▶ WORK ORDER
Reproduce exactly only the lines from the line that holds "StarFisher Advanced chart 001 - Copy" to the line that holds "Social Media Strategy Services", inclusive, in the listing below, and please leave out every picture.
───── DATA SUPPLIED
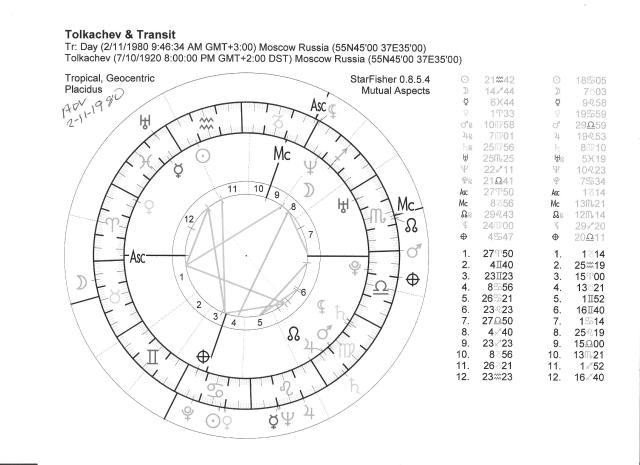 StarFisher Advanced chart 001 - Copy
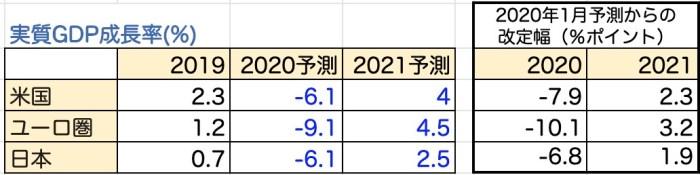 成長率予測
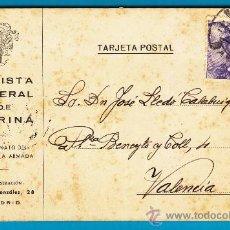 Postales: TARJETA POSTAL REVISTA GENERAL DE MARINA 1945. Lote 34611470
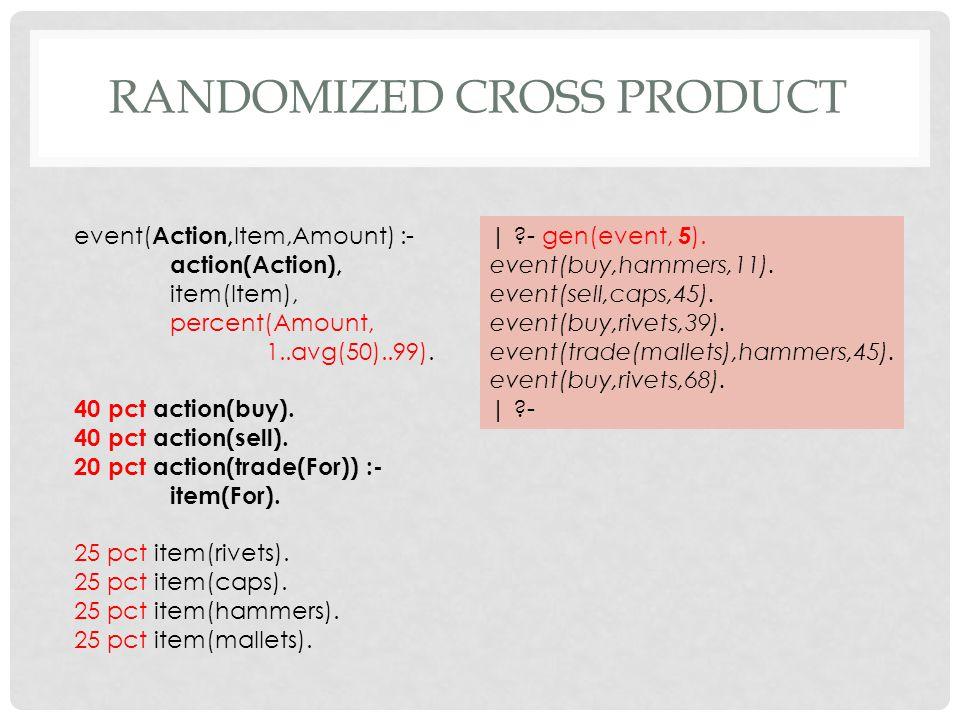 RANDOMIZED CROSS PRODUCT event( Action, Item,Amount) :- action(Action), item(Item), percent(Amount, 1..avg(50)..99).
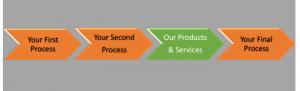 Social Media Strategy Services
──────────
───── DATA SUPPLIED
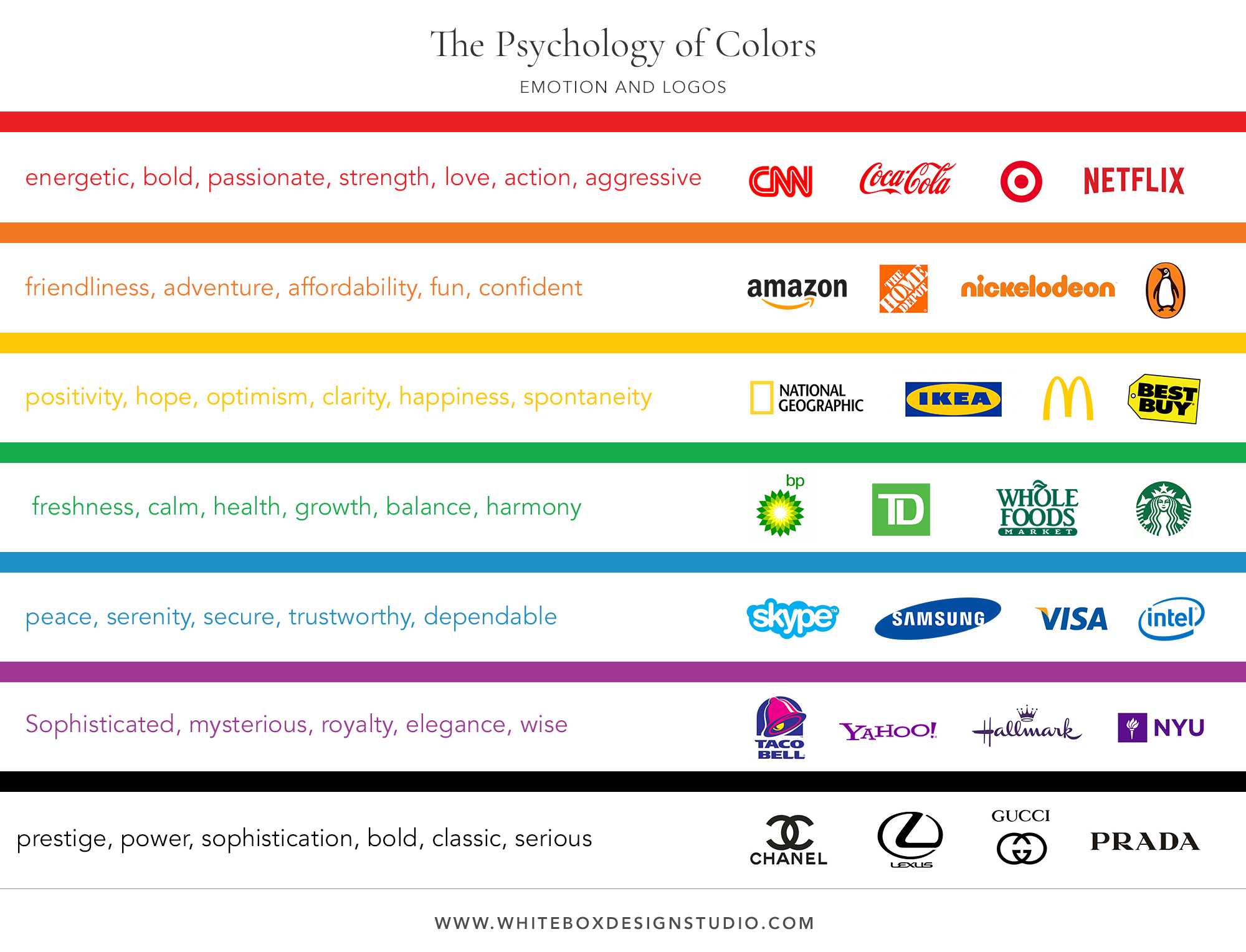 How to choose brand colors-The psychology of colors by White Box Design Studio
──────────
▶ EXERCISE SOLUTION
 StarFisher Advanced chart 001 - Copy
 成長率予測
 Postales: TARJETA POSTAL REVISTA GENERAL DE MARINA 1945. Lote 34611470
 RANDOMIZED CROSS PRODUCT event( Action, Item,Amount) :- action(Action), item(Item), percent(Amount, 1..avg(50)..99).
 Social Media Strategy Services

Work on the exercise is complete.